=== Given entries ===
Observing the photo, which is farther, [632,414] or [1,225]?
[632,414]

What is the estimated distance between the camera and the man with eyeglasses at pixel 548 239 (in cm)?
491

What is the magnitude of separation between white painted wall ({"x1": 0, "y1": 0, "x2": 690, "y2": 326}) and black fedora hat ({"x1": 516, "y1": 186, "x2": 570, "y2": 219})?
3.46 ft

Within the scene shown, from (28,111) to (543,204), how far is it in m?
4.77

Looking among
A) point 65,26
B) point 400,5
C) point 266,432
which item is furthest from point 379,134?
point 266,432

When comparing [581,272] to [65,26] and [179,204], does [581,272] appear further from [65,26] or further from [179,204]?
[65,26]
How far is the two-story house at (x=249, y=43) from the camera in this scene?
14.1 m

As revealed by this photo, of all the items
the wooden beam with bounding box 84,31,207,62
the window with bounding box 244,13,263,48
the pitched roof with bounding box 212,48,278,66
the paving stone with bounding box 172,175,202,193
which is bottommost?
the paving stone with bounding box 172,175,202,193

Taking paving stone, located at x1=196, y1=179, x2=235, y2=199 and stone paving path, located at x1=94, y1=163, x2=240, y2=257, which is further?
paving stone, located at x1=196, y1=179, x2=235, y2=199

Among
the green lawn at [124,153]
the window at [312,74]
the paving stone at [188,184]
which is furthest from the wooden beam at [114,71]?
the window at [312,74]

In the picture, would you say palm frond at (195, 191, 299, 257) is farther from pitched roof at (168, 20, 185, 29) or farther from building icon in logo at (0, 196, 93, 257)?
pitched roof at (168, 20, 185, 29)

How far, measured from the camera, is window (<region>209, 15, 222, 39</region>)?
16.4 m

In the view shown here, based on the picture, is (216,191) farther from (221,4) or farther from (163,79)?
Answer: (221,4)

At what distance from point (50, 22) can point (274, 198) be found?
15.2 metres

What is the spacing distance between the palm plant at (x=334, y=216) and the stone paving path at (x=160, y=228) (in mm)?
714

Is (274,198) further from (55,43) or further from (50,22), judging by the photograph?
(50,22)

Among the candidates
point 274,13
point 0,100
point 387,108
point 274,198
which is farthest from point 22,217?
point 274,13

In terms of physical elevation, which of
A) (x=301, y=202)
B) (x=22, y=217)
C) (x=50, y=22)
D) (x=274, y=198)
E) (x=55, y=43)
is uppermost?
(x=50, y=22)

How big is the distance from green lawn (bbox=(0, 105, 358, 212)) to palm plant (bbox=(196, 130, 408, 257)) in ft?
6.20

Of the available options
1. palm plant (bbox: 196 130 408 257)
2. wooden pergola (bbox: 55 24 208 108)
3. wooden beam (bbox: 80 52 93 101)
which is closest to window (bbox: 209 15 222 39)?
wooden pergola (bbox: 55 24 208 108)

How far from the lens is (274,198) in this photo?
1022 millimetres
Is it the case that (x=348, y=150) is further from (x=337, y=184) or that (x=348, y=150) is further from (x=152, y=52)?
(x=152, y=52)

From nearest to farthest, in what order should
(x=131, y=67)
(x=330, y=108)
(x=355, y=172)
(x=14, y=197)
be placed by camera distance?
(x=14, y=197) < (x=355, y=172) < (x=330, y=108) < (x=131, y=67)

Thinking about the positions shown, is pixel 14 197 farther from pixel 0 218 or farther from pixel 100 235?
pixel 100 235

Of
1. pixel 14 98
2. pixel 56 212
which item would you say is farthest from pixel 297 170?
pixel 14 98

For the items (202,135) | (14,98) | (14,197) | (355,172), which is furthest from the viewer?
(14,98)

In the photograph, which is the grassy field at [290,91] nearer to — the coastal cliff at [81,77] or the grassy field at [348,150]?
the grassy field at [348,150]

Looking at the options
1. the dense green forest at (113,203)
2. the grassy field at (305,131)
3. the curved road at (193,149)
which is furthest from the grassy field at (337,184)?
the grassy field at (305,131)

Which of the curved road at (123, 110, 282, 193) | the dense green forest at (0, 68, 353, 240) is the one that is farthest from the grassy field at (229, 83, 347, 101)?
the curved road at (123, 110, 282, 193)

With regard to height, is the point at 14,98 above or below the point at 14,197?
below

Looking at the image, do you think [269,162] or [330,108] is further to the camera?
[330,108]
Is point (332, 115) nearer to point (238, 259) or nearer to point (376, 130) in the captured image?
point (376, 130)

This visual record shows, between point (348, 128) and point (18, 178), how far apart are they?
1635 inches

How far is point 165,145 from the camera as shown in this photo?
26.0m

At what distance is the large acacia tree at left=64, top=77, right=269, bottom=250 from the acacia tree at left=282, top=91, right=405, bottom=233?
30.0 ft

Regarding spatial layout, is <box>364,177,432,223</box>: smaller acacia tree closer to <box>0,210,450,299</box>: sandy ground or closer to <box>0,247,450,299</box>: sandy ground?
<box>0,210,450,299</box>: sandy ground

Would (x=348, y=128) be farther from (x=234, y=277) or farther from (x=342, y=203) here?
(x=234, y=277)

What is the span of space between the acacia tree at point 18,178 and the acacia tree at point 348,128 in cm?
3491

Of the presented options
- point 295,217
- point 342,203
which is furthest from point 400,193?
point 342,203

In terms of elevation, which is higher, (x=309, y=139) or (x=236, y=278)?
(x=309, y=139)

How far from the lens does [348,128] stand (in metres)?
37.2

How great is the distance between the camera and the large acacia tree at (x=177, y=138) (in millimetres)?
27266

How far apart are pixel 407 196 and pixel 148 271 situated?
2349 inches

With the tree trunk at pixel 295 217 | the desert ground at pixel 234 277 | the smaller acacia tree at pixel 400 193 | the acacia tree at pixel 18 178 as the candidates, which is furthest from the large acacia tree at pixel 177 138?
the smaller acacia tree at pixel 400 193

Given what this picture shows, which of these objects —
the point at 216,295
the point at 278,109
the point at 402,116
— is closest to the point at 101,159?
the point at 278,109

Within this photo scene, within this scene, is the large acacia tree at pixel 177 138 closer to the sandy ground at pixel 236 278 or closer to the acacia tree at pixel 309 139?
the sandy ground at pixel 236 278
===
=== Given entries ===
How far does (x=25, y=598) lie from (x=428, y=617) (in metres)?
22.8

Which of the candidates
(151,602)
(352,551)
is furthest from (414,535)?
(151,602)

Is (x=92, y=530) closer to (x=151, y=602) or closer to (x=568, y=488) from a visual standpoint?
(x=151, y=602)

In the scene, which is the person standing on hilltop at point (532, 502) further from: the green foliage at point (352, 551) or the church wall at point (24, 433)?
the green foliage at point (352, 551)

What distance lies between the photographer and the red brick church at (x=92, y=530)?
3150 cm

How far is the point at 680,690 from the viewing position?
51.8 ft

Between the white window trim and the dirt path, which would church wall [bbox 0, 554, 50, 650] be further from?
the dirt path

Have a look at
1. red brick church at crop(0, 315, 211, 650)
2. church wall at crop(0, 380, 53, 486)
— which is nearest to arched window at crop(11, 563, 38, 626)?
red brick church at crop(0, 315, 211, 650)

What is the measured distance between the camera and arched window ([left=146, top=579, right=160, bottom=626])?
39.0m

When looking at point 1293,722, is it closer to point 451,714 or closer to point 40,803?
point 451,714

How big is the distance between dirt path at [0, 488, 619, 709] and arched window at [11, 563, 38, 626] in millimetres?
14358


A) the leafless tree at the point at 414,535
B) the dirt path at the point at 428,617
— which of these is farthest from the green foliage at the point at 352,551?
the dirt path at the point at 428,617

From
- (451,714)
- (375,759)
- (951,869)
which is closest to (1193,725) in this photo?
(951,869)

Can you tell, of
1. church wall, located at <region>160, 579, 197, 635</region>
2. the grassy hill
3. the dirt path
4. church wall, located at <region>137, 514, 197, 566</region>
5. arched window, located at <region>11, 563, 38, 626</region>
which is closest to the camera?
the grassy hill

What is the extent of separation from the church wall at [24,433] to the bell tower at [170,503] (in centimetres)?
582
===
*Problem details*. Gather every line in both blocks above that contains the word "church" and copy each of those lines in full.

*Full solution*.
In the scene, which is the person standing on hilltop at point (532, 502) further from: the green foliage at point (352, 551) or the church wall at point (24, 433)?
What distance lies between the photographer and the red brick church at (x=92, y=530)?
Between the white window trim and the dirt path, which would church wall [bbox 0, 554, 50, 650] be further from?
1. red brick church at crop(0, 315, 211, 650)
2. church wall at crop(0, 380, 53, 486)
red brick church at crop(0, 315, 211, 650)
1. church wall, located at <region>160, 579, 197, 635</region>
4. church wall, located at <region>137, 514, 197, 566</region>
What is the extent of separation from the church wall at [24,433] to the bell tower at [170,503] (in centimetres)?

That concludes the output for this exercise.